Riddle lachte. Es war ein hohes, kaltes Lachen, das nicht zu ihm passte und mir die Nackenhaare zu Berge stehen ließ. Ich erkannte nichts mehr von dem Jungen mit dem ich verbotenerweise im Dämmerlicht getanzt hatte.
„Ich darf durchaus von mir behaupten, dass ich jene, die ich brauchte, immer bezaubern konnte", sagte Riddle langsam und in seinen Augen erkannte ich, dass er an ebenso an jene Nacht zurück dachte. „Und so hat Ginny mir ihr Herz ausgeschüttet, und ihr Herz war genau das, was ich brauchte. Ich wurde stärker und stärker, denn ich konnte mich von ihren tiefsten Ängsten, ihren dunkelsten Geheimnissen nähren. Ich wurde mächtig, viel mächtiger als die kleine Miss Weasley. Mächtig genug, um sie mit ein paar meiner Geheimnisse zu füttern, um ihr allmählich ein wenig von meiner Seele einzuflößen.

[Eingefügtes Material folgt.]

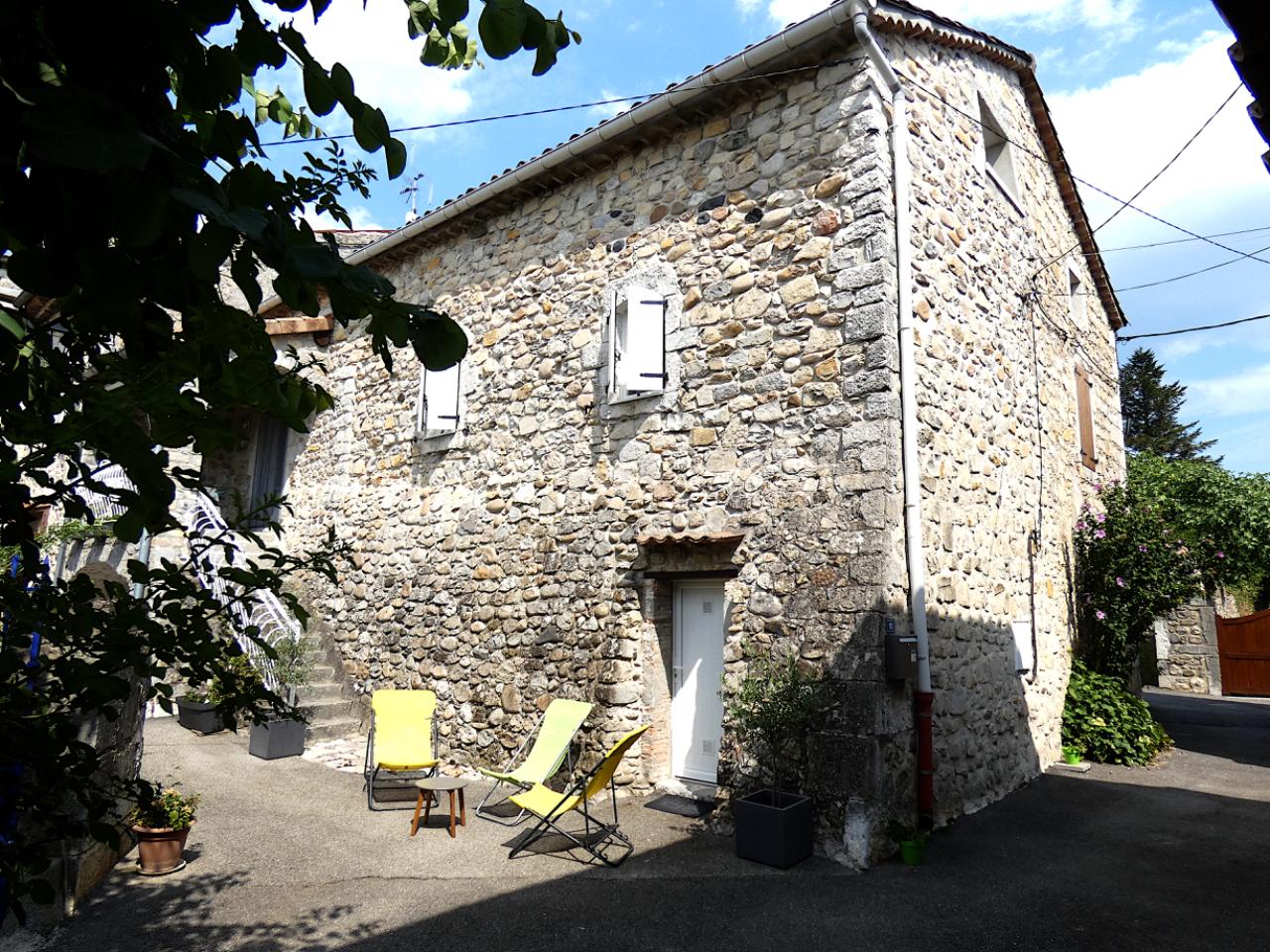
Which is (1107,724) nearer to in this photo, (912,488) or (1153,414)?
(912,488)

„Ginny hat die Kammer des Schreckens geöffnet", hauchte ich. Sämtliche Farbe wich aus meinem Gesicht als mir klar wurde war geschehen war. Riddle nickte.

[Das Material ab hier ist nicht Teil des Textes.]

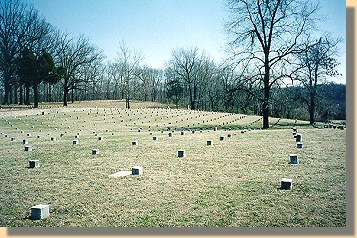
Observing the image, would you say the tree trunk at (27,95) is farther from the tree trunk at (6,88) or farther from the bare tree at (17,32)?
the bare tree at (17,32)

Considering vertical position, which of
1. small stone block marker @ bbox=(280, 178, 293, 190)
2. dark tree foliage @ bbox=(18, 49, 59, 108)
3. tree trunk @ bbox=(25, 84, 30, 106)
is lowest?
small stone block marker @ bbox=(280, 178, 293, 190)

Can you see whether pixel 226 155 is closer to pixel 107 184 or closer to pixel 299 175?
pixel 299 175

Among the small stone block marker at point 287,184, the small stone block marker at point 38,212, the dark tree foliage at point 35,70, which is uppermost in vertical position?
the dark tree foliage at point 35,70

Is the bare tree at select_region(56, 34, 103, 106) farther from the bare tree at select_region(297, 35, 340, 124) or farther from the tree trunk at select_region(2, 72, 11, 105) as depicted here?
the bare tree at select_region(297, 35, 340, 124)

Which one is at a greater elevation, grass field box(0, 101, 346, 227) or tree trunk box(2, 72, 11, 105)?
tree trunk box(2, 72, 11, 105)

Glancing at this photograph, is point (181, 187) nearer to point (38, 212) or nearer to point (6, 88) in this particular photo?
point (38, 212)

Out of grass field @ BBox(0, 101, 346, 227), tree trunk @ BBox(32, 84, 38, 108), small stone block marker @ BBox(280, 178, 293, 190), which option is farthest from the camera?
tree trunk @ BBox(32, 84, 38, 108)

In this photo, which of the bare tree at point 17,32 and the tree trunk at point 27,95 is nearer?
the bare tree at point 17,32

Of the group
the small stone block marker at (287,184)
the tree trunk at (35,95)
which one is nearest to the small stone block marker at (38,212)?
the small stone block marker at (287,184)

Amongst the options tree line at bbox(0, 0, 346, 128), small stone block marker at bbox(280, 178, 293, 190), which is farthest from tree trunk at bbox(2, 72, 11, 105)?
small stone block marker at bbox(280, 178, 293, 190)

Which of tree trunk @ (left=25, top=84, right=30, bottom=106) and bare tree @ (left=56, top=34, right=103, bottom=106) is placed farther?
tree trunk @ (left=25, top=84, right=30, bottom=106)

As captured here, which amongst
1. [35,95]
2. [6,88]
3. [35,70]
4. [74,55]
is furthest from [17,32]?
[35,95]

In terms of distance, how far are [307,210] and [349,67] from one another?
2391mm

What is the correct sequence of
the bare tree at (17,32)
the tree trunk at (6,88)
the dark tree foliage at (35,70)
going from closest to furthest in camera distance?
the bare tree at (17,32), the dark tree foliage at (35,70), the tree trunk at (6,88)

„Sie hat die Schulhähne erwürgt und Drohungen an die Wände geschmiert. Sie hat die Schlange von Slytherin auf vier Schlammblüter losgelassen und auf die Katze von diesem Squib."

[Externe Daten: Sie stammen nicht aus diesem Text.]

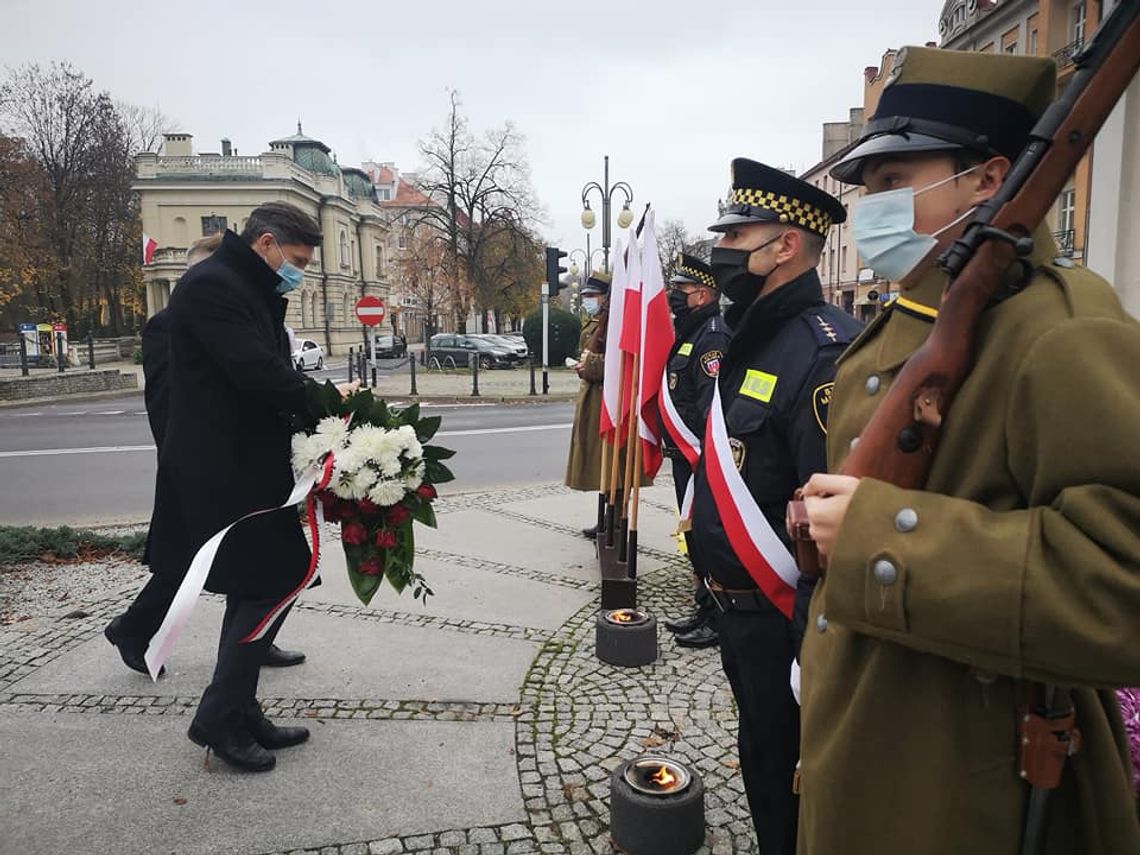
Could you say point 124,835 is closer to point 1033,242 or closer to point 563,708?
point 563,708

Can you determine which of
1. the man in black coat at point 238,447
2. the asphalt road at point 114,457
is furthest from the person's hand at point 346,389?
the asphalt road at point 114,457

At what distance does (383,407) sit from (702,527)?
1547mm

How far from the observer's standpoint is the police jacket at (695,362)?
4602 millimetres

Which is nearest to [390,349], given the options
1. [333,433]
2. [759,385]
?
[333,433]

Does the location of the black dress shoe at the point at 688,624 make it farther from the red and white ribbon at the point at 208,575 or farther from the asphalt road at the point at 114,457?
the asphalt road at the point at 114,457

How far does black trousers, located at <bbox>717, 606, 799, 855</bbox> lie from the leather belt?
0.02 metres

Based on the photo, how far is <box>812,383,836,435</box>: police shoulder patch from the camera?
7.31 feet

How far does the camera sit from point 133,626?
4020 mm

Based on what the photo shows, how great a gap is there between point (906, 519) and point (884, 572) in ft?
0.26

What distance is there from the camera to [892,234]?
1.46 metres

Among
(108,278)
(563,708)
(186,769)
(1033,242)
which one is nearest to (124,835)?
(186,769)

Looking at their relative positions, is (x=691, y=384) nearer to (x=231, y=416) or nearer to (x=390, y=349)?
(x=231, y=416)

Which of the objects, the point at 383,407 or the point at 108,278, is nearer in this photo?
the point at 383,407

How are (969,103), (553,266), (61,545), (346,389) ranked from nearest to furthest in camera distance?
(969,103), (346,389), (61,545), (553,266)
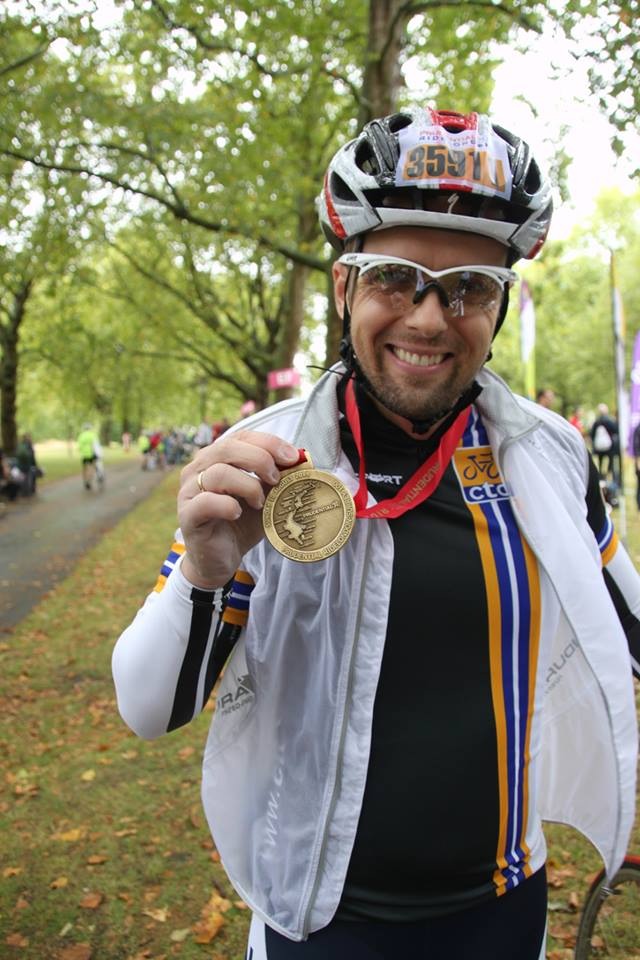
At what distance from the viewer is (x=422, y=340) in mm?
1676

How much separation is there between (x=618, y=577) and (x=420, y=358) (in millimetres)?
844

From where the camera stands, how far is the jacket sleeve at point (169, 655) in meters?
1.47

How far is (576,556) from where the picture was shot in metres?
1.68

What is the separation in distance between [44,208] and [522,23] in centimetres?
835

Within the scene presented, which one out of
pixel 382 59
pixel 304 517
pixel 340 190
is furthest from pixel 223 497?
pixel 382 59

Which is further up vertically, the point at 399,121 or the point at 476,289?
the point at 399,121

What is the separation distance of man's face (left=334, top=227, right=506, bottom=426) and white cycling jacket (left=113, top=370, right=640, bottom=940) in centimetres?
17

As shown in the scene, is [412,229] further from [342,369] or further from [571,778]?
[571,778]

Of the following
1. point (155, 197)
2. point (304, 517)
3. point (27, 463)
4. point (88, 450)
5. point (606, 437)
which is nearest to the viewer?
point (304, 517)

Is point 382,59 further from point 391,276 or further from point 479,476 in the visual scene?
point 479,476

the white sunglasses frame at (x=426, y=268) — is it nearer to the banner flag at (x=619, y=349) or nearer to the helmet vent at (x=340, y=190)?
the helmet vent at (x=340, y=190)

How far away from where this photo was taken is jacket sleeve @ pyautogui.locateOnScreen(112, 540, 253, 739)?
1471 mm

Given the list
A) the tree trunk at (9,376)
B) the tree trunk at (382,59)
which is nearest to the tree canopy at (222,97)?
the tree trunk at (382,59)

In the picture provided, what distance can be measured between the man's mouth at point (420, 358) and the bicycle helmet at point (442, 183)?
30 cm
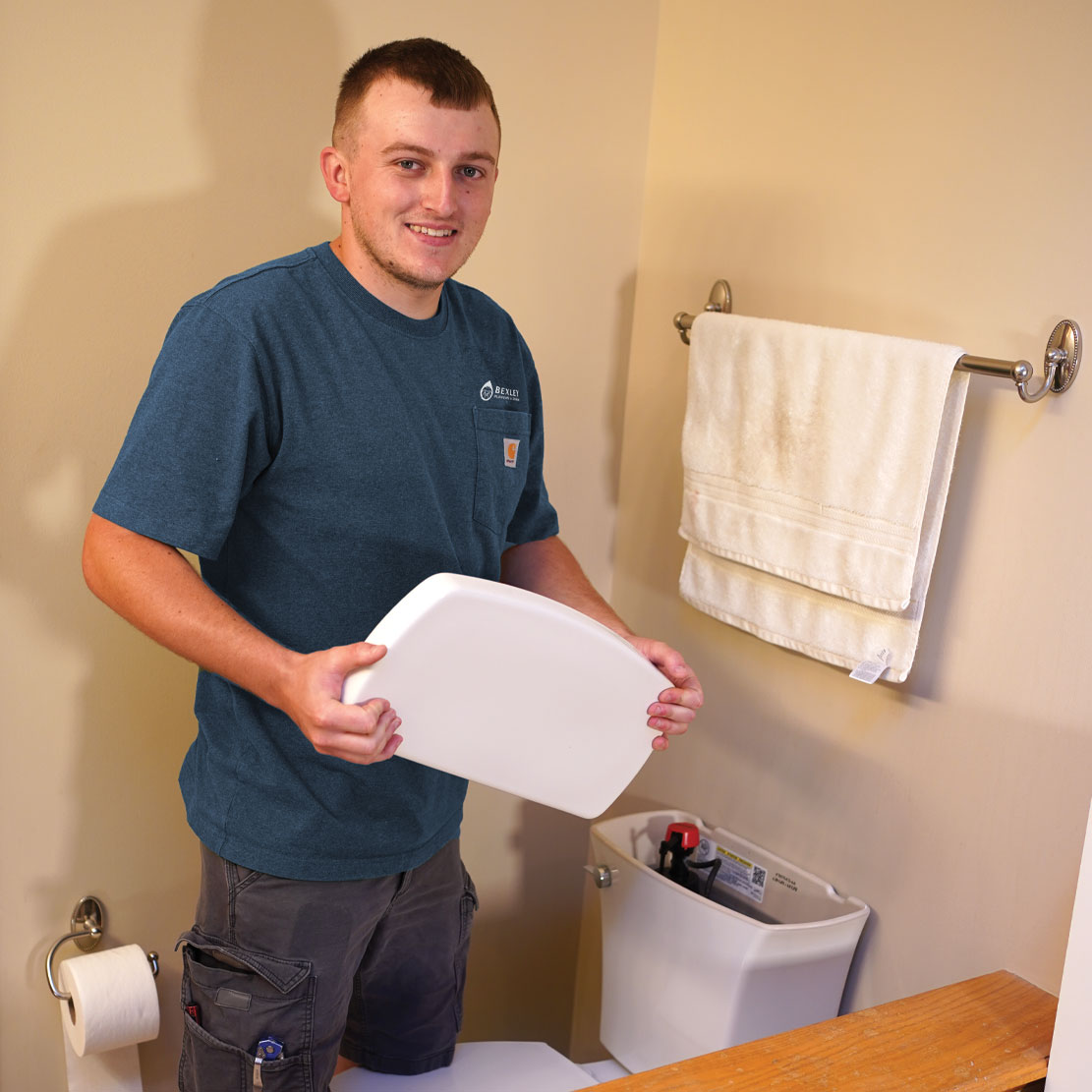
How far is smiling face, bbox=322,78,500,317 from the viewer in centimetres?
117

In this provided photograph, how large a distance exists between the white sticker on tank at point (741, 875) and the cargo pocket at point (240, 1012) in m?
0.68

„Nein", flüsterte Harry geschockt.
„Ja", sagte Riddle gelassen. „Natürlich wusste sie zuerst nicht, was sie tat. Es war sehr lustig. Ich wünschte, du hättest ihre neuen Tagebucheinträge lesen können ... Wurden jetzt bei weitem interessanter ... Lieber Tom", zitierte er und beobachtete Harrys entsetztes Gesicht, „ich glaube, ich verliere mein Gedächtnis. Auf meinem Umhang sind überall Hühnerfedern, und ich weiß nicht, wie das kommt. Lieber Tom, ich kann mich nicht erinnern, was ich in der Nacht von Halloween getan habe, aber eine Katze wurde angegriffen und ich bin überall mit Farbe bekleckert. Lieber Tom, Percy sagt ständig, ich sei blass und nicht mehr die Alte. Ich glaube, er verdächtigt mich ... Heute gab es wieder einen Angriff, und ich weiß nicht, wo ich war. Tom, was soll ich tun? Ich glaube, ich werde verrückt ... Ich glaube, ich bin es, die alle angreift, Tom!"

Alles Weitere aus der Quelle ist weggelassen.